Atlanta - A new study suggests that melanomas detected by dermatologists tend to be smaller and at an earlier stage than those found by non-dermatologists - and that these patients have a higher rate of survival.

Atlanta - A new study suggests that melanomas detected by dermatologists tend to be smaller and at an earlier stage than those found by non-dermatologists - and that these patients have a higher rate of survival.

HealthDay News reports that a study conducted by researchers at Atlanta’s Emory University School of Medicine examined outcomes in 2,020 Medicare patients who had been diagnosed with melanoma. Seventy-three percent of the patients were diagnosed by a dermatologist, the remainder by a non-dermatologist.

According to the study, which appeared in the April issue of Archives of Dermatology, dermatologist-detected melanomas were earlier-stage and thinner compared with those detected in the non-dermatologist group.
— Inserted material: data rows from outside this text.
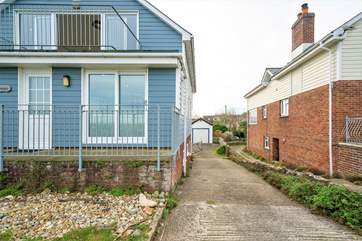 Mariners offers private parking on the driveway for up to three cars.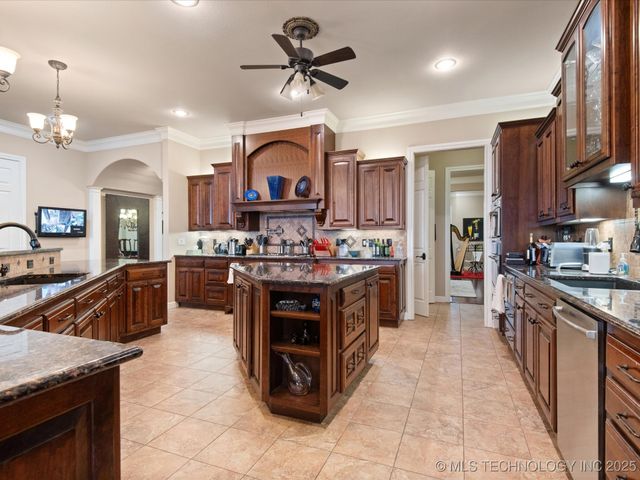 2628 Mountain Road, Bartlesville, OK 74003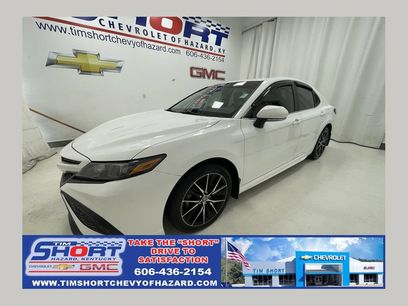 Used 2022 Toyota Camry SE w/ Convenience Package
Patients whose tumors were detected by dermatologists had better survival rates (74 percent of the dermatologist-diagnosed patients had five-year survival, versus 69 percent of the other group), lower cancer-related mortality (13 percent versus 21 percent) and lower overall mortality (29 percent versus 37 percent).

The study concludes that “increasing access to dermatologists, particularly for older patients, may represent one approach to improving melanoma-related health outcomes.”

Joel Schlessinger, M.D., president of the American Society of Cosmetic Dermatology & Aesthetic Surgery and director of Skin Specialists P.C., Omaha, Neb., tells Dermatology Times that the study’s findings “corroborate what dermatologists have been telling patients and the insurance companies for years: Dermatologists are not only more effective than family practitioners, but their expertise may lead to a quicker diagnosis with potentially life-saving results. Unfortunately, until this study, this has been dismissed in favor of supposed cost-cutting measures.

“On the flip side, it is possible that dermatologists biopsy more nevi than family physicians, but this is one way to potentially find melanomas earlier, at a time when diagnosis may yield a significantly better prognosis - hopefully, the medical community and insurers will sit up and take notice,” he says. “The other factor in this early diagnosis is dermatopathology acumen, which may decrease as pathologists push for client billing laws, which restrict choices and opportunities for interpretation. The pathologists are lobbying in many states for provisions that may reverse some of the gains we have made in early melanoma detection.”

Steven R. Feldman, M.D., Ph.D., professor of dermatology, pathology and public health sciences at Wake Forest University School of Medicine, adds, “The results may also indicate that people who are more tuned in to their own health than others are, and who have a better awareness of what dermatologists do, know they need to see a dermatologist immediately when they find an unusual mark or mole.”